Pros and cons of bill consolidation loans

When you owe money to multiple creditors, it can prove difficult to manage your debt obligations. Bill consolidation loans help to simplify your finances because you'll be making just the one repayment each month. This means that you're unlikely to default on the agreement and damage your credit rating. Just to make sure that there aren't any problems, you can pay by direct debit.

If you have sufficient disposable income, you can reduce the term of your loan for bill consolidation. This will mean that you'll pay substantially less cumulative interest. Contrarily, if you are struggling with respect to affordability, you can increase the repayment term. Spreading the cost of borrowing over longer will reduce how much you need to pay your creditors each month.

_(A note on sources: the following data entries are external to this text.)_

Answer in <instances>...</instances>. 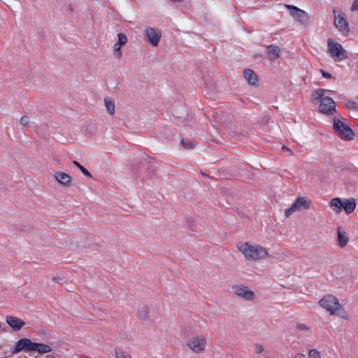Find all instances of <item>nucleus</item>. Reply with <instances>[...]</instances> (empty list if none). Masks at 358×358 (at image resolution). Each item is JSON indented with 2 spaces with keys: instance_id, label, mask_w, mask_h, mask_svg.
<instances>
[{
  "instance_id": "obj_1",
  "label": "nucleus",
  "mask_w": 358,
  "mask_h": 358,
  "mask_svg": "<svg viewBox=\"0 0 358 358\" xmlns=\"http://www.w3.org/2000/svg\"><path fill=\"white\" fill-rule=\"evenodd\" d=\"M237 248L248 261L256 262L268 256L266 249L257 244L251 245L248 242L241 243L237 245Z\"/></svg>"
},
{
  "instance_id": "obj_2",
  "label": "nucleus",
  "mask_w": 358,
  "mask_h": 358,
  "mask_svg": "<svg viewBox=\"0 0 358 358\" xmlns=\"http://www.w3.org/2000/svg\"><path fill=\"white\" fill-rule=\"evenodd\" d=\"M329 206L336 213L341 212L342 209H343L346 214H350L356 208V201L354 198L342 200L338 197H336L331 199Z\"/></svg>"
},
{
  "instance_id": "obj_3",
  "label": "nucleus",
  "mask_w": 358,
  "mask_h": 358,
  "mask_svg": "<svg viewBox=\"0 0 358 358\" xmlns=\"http://www.w3.org/2000/svg\"><path fill=\"white\" fill-rule=\"evenodd\" d=\"M334 129L336 134L343 140H351L355 135L351 128L339 119H334Z\"/></svg>"
},
{
  "instance_id": "obj_4",
  "label": "nucleus",
  "mask_w": 358,
  "mask_h": 358,
  "mask_svg": "<svg viewBox=\"0 0 358 358\" xmlns=\"http://www.w3.org/2000/svg\"><path fill=\"white\" fill-rule=\"evenodd\" d=\"M319 304L329 312L331 315L336 314V310L340 307L338 299L332 294L323 296L319 301Z\"/></svg>"
},
{
  "instance_id": "obj_5",
  "label": "nucleus",
  "mask_w": 358,
  "mask_h": 358,
  "mask_svg": "<svg viewBox=\"0 0 358 358\" xmlns=\"http://www.w3.org/2000/svg\"><path fill=\"white\" fill-rule=\"evenodd\" d=\"M232 293L245 301H252L255 298V294L250 288L243 285H234L231 287Z\"/></svg>"
},
{
  "instance_id": "obj_6",
  "label": "nucleus",
  "mask_w": 358,
  "mask_h": 358,
  "mask_svg": "<svg viewBox=\"0 0 358 358\" xmlns=\"http://www.w3.org/2000/svg\"><path fill=\"white\" fill-rule=\"evenodd\" d=\"M287 8L290 10V15L294 20L299 22L304 27H306L309 23V17L308 14L303 10L299 9L295 6L286 4Z\"/></svg>"
},
{
  "instance_id": "obj_7",
  "label": "nucleus",
  "mask_w": 358,
  "mask_h": 358,
  "mask_svg": "<svg viewBox=\"0 0 358 358\" xmlns=\"http://www.w3.org/2000/svg\"><path fill=\"white\" fill-rule=\"evenodd\" d=\"M328 50L333 57H336L338 60H343L348 57L345 50L343 48L342 45L334 42L332 38L328 39Z\"/></svg>"
},
{
  "instance_id": "obj_8",
  "label": "nucleus",
  "mask_w": 358,
  "mask_h": 358,
  "mask_svg": "<svg viewBox=\"0 0 358 358\" xmlns=\"http://www.w3.org/2000/svg\"><path fill=\"white\" fill-rule=\"evenodd\" d=\"M310 201H308L305 197H299L296 199L291 207L285 210V215L286 217H289L295 211L308 210L310 208Z\"/></svg>"
},
{
  "instance_id": "obj_9",
  "label": "nucleus",
  "mask_w": 358,
  "mask_h": 358,
  "mask_svg": "<svg viewBox=\"0 0 358 358\" xmlns=\"http://www.w3.org/2000/svg\"><path fill=\"white\" fill-rule=\"evenodd\" d=\"M206 345V339L203 335H197L191 338L187 345L195 353H199L204 350Z\"/></svg>"
},
{
  "instance_id": "obj_10",
  "label": "nucleus",
  "mask_w": 358,
  "mask_h": 358,
  "mask_svg": "<svg viewBox=\"0 0 358 358\" xmlns=\"http://www.w3.org/2000/svg\"><path fill=\"white\" fill-rule=\"evenodd\" d=\"M319 112L327 115L334 114L336 112V106L334 100L329 96L324 97L320 101Z\"/></svg>"
},
{
  "instance_id": "obj_11",
  "label": "nucleus",
  "mask_w": 358,
  "mask_h": 358,
  "mask_svg": "<svg viewBox=\"0 0 358 358\" xmlns=\"http://www.w3.org/2000/svg\"><path fill=\"white\" fill-rule=\"evenodd\" d=\"M34 347V342L29 338H21L20 339L12 349V354H16L21 351L29 352L32 351Z\"/></svg>"
},
{
  "instance_id": "obj_12",
  "label": "nucleus",
  "mask_w": 358,
  "mask_h": 358,
  "mask_svg": "<svg viewBox=\"0 0 358 358\" xmlns=\"http://www.w3.org/2000/svg\"><path fill=\"white\" fill-rule=\"evenodd\" d=\"M335 15L334 24L339 31L348 33L350 31L348 23L345 18V14L340 13L338 15H336V10L334 9Z\"/></svg>"
},
{
  "instance_id": "obj_13",
  "label": "nucleus",
  "mask_w": 358,
  "mask_h": 358,
  "mask_svg": "<svg viewBox=\"0 0 358 358\" xmlns=\"http://www.w3.org/2000/svg\"><path fill=\"white\" fill-rule=\"evenodd\" d=\"M145 35L149 42L154 46L156 47L159 45L161 38V31L154 28H147L145 30Z\"/></svg>"
},
{
  "instance_id": "obj_14",
  "label": "nucleus",
  "mask_w": 358,
  "mask_h": 358,
  "mask_svg": "<svg viewBox=\"0 0 358 358\" xmlns=\"http://www.w3.org/2000/svg\"><path fill=\"white\" fill-rule=\"evenodd\" d=\"M54 178L59 184L65 187H70L71 185L72 178L66 173L55 172L54 173Z\"/></svg>"
},
{
  "instance_id": "obj_15",
  "label": "nucleus",
  "mask_w": 358,
  "mask_h": 358,
  "mask_svg": "<svg viewBox=\"0 0 358 358\" xmlns=\"http://www.w3.org/2000/svg\"><path fill=\"white\" fill-rule=\"evenodd\" d=\"M6 322L14 331L20 330L25 324L22 319L15 316H7Z\"/></svg>"
},
{
  "instance_id": "obj_16",
  "label": "nucleus",
  "mask_w": 358,
  "mask_h": 358,
  "mask_svg": "<svg viewBox=\"0 0 358 358\" xmlns=\"http://www.w3.org/2000/svg\"><path fill=\"white\" fill-rule=\"evenodd\" d=\"M243 76L248 83L251 85H255L258 83L257 75L251 69H245Z\"/></svg>"
},
{
  "instance_id": "obj_17",
  "label": "nucleus",
  "mask_w": 358,
  "mask_h": 358,
  "mask_svg": "<svg viewBox=\"0 0 358 358\" xmlns=\"http://www.w3.org/2000/svg\"><path fill=\"white\" fill-rule=\"evenodd\" d=\"M337 240L338 245L341 248H344L349 241V238L345 231L341 229V227H338L337 229Z\"/></svg>"
},
{
  "instance_id": "obj_18",
  "label": "nucleus",
  "mask_w": 358,
  "mask_h": 358,
  "mask_svg": "<svg viewBox=\"0 0 358 358\" xmlns=\"http://www.w3.org/2000/svg\"><path fill=\"white\" fill-rule=\"evenodd\" d=\"M280 49L279 46L270 45L268 47V56L269 59L275 60V59L279 57Z\"/></svg>"
},
{
  "instance_id": "obj_19",
  "label": "nucleus",
  "mask_w": 358,
  "mask_h": 358,
  "mask_svg": "<svg viewBox=\"0 0 358 358\" xmlns=\"http://www.w3.org/2000/svg\"><path fill=\"white\" fill-rule=\"evenodd\" d=\"M52 350V348L50 345L40 343H34L32 351L38 352L39 353H47L50 352Z\"/></svg>"
},
{
  "instance_id": "obj_20",
  "label": "nucleus",
  "mask_w": 358,
  "mask_h": 358,
  "mask_svg": "<svg viewBox=\"0 0 358 358\" xmlns=\"http://www.w3.org/2000/svg\"><path fill=\"white\" fill-rule=\"evenodd\" d=\"M149 313V308L148 306L143 305L137 311L138 317L141 320H145L148 318Z\"/></svg>"
},
{
  "instance_id": "obj_21",
  "label": "nucleus",
  "mask_w": 358,
  "mask_h": 358,
  "mask_svg": "<svg viewBox=\"0 0 358 358\" xmlns=\"http://www.w3.org/2000/svg\"><path fill=\"white\" fill-rule=\"evenodd\" d=\"M105 106L107 111L110 115H113L115 113V102L109 97L104 99Z\"/></svg>"
},
{
  "instance_id": "obj_22",
  "label": "nucleus",
  "mask_w": 358,
  "mask_h": 358,
  "mask_svg": "<svg viewBox=\"0 0 358 358\" xmlns=\"http://www.w3.org/2000/svg\"><path fill=\"white\" fill-rule=\"evenodd\" d=\"M181 145L185 149H192L197 145V142L194 140L182 138L181 140Z\"/></svg>"
},
{
  "instance_id": "obj_23",
  "label": "nucleus",
  "mask_w": 358,
  "mask_h": 358,
  "mask_svg": "<svg viewBox=\"0 0 358 358\" xmlns=\"http://www.w3.org/2000/svg\"><path fill=\"white\" fill-rule=\"evenodd\" d=\"M325 90L324 89H317L314 91L312 94V100H320L324 98Z\"/></svg>"
},
{
  "instance_id": "obj_24",
  "label": "nucleus",
  "mask_w": 358,
  "mask_h": 358,
  "mask_svg": "<svg viewBox=\"0 0 358 358\" xmlns=\"http://www.w3.org/2000/svg\"><path fill=\"white\" fill-rule=\"evenodd\" d=\"M73 164L76 166L80 171L83 173V174L88 178H92V174L84 167L79 162H78L76 160L73 161Z\"/></svg>"
},
{
  "instance_id": "obj_25",
  "label": "nucleus",
  "mask_w": 358,
  "mask_h": 358,
  "mask_svg": "<svg viewBox=\"0 0 358 358\" xmlns=\"http://www.w3.org/2000/svg\"><path fill=\"white\" fill-rule=\"evenodd\" d=\"M115 354L116 358H131V355L127 352L123 351L120 348H117L115 350Z\"/></svg>"
},
{
  "instance_id": "obj_26",
  "label": "nucleus",
  "mask_w": 358,
  "mask_h": 358,
  "mask_svg": "<svg viewBox=\"0 0 358 358\" xmlns=\"http://www.w3.org/2000/svg\"><path fill=\"white\" fill-rule=\"evenodd\" d=\"M117 36H118V41H117V43H115V46H117V45L122 46L127 43V37L125 34L120 33V34H118Z\"/></svg>"
},
{
  "instance_id": "obj_27",
  "label": "nucleus",
  "mask_w": 358,
  "mask_h": 358,
  "mask_svg": "<svg viewBox=\"0 0 358 358\" xmlns=\"http://www.w3.org/2000/svg\"><path fill=\"white\" fill-rule=\"evenodd\" d=\"M338 313H336L339 317L344 320H348L349 315L347 313V311L344 308H341V306L337 310Z\"/></svg>"
},
{
  "instance_id": "obj_28",
  "label": "nucleus",
  "mask_w": 358,
  "mask_h": 358,
  "mask_svg": "<svg viewBox=\"0 0 358 358\" xmlns=\"http://www.w3.org/2000/svg\"><path fill=\"white\" fill-rule=\"evenodd\" d=\"M296 329L301 331H309L310 330L309 326L299 322L296 324Z\"/></svg>"
},
{
  "instance_id": "obj_29",
  "label": "nucleus",
  "mask_w": 358,
  "mask_h": 358,
  "mask_svg": "<svg viewBox=\"0 0 358 358\" xmlns=\"http://www.w3.org/2000/svg\"><path fill=\"white\" fill-rule=\"evenodd\" d=\"M308 358H320V353L315 349L309 350Z\"/></svg>"
},
{
  "instance_id": "obj_30",
  "label": "nucleus",
  "mask_w": 358,
  "mask_h": 358,
  "mask_svg": "<svg viewBox=\"0 0 358 358\" xmlns=\"http://www.w3.org/2000/svg\"><path fill=\"white\" fill-rule=\"evenodd\" d=\"M20 124H22L24 127L27 126L29 123V117L27 115L22 116L20 118Z\"/></svg>"
},
{
  "instance_id": "obj_31",
  "label": "nucleus",
  "mask_w": 358,
  "mask_h": 358,
  "mask_svg": "<svg viewBox=\"0 0 358 358\" xmlns=\"http://www.w3.org/2000/svg\"><path fill=\"white\" fill-rule=\"evenodd\" d=\"M347 106L349 108L355 109L356 110V109H357L358 104L355 101H348L347 103Z\"/></svg>"
},
{
  "instance_id": "obj_32",
  "label": "nucleus",
  "mask_w": 358,
  "mask_h": 358,
  "mask_svg": "<svg viewBox=\"0 0 358 358\" xmlns=\"http://www.w3.org/2000/svg\"><path fill=\"white\" fill-rule=\"evenodd\" d=\"M121 45H117V46H115V53L116 55V56L120 58L122 55V52H121Z\"/></svg>"
},
{
  "instance_id": "obj_33",
  "label": "nucleus",
  "mask_w": 358,
  "mask_h": 358,
  "mask_svg": "<svg viewBox=\"0 0 358 358\" xmlns=\"http://www.w3.org/2000/svg\"><path fill=\"white\" fill-rule=\"evenodd\" d=\"M322 74V76L327 79H329V78H332V76L330 73H328L322 69L320 70Z\"/></svg>"
},
{
  "instance_id": "obj_34",
  "label": "nucleus",
  "mask_w": 358,
  "mask_h": 358,
  "mask_svg": "<svg viewBox=\"0 0 358 358\" xmlns=\"http://www.w3.org/2000/svg\"><path fill=\"white\" fill-rule=\"evenodd\" d=\"M264 350V347L261 344L256 345V353H261Z\"/></svg>"
},
{
  "instance_id": "obj_35",
  "label": "nucleus",
  "mask_w": 358,
  "mask_h": 358,
  "mask_svg": "<svg viewBox=\"0 0 358 358\" xmlns=\"http://www.w3.org/2000/svg\"><path fill=\"white\" fill-rule=\"evenodd\" d=\"M352 10H358V0H355L352 6Z\"/></svg>"
},
{
  "instance_id": "obj_36",
  "label": "nucleus",
  "mask_w": 358,
  "mask_h": 358,
  "mask_svg": "<svg viewBox=\"0 0 358 358\" xmlns=\"http://www.w3.org/2000/svg\"><path fill=\"white\" fill-rule=\"evenodd\" d=\"M293 358H306V355L303 353H297Z\"/></svg>"
},
{
  "instance_id": "obj_37",
  "label": "nucleus",
  "mask_w": 358,
  "mask_h": 358,
  "mask_svg": "<svg viewBox=\"0 0 358 358\" xmlns=\"http://www.w3.org/2000/svg\"><path fill=\"white\" fill-rule=\"evenodd\" d=\"M282 150L289 151V152H290V155H292V154H293V153H292V151L289 148H287V146H285V145H282Z\"/></svg>"
},
{
  "instance_id": "obj_38",
  "label": "nucleus",
  "mask_w": 358,
  "mask_h": 358,
  "mask_svg": "<svg viewBox=\"0 0 358 358\" xmlns=\"http://www.w3.org/2000/svg\"><path fill=\"white\" fill-rule=\"evenodd\" d=\"M52 280L56 281L57 283H60V282L62 280V278L60 277H54Z\"/></svg>"
},
{
  "instance_id": "obj_39",
  "label": "nucleus",
  "mask_w": 358,
  "mask_h": 358,
  "mask_svg": "<svg viewBox=\"0 0 358 358\" xmlns=\"http://www.w3.org/2000/svg\"><path fill=\"white\" fill-rule=\"evenodd\" d=\"M172 2H182L183 0H170Z\"/></svg>"
},
{
  "instance_id": "obj_40",
  "label": "nucleus",
  "mask_w": 358,
  "mask_h": 358,
  "mask_svg": "<svg viewBox=\"0 0 358 358\" xmlns=\"http://www.w3.org/2000/svg\"><path fill=\"white\" fill-rule=\"evenodd\" d=\"M69 10H70L71 11H72V10H73V9H72V8H71V6H70V8H69Z\"/></svg>"
},
{
  "instance_id": "obj_41",
  "label": "nucleus",
  "mask_w": 358,
  "mask_h": 358,
  "mask_svg": "<svg viewBox=\"0 0 358 358\" xmlns=\"http://www.w3.org/2000/svg\"><path fill=\"white\" fill-rule=\"evenodd\" d=\"M3 0H0V1H3Z\"/></svg>"
},
{
  "instance_id": "obj_42",
  "label": "nucleus",
  "mask_w": 358,
  "mask_h": 358,
  "mask_svg": "<svg viewBox=\"0 0 358 358\" xmlns=\"http://www.w3.org/2000/svg\"><path fill=\"white\" fill-rule=\"evenodd\" d=\"M357 99H358V96H357Z\"/></svg>"
}]
</instances>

You're likely to find that consolidating bills enables you to pay off your credit obligations sooner. For example, credit card debt is a form of revolving debt because it has no defined term. In theory, it could continue for the remainder of your life, but you could pay it off in x years time with a debt consolidation loan. The danger is that you use the money to clear your charge cards, leave them open, spend additional money and end up in more debt than when you originally started.

If you've experienced problems with your credit in the past, you'll find that the cost of borrowing is significantly higher. This is because past indiscretions are recorded by credit reference agencies for the next 6 years. Serious credit issues may mean that you're unable to get approval for a loan without the provision of collateral. If you use the equity in your home to secure a loan and default on the terms of the agreement, you could find that your home is repossessed.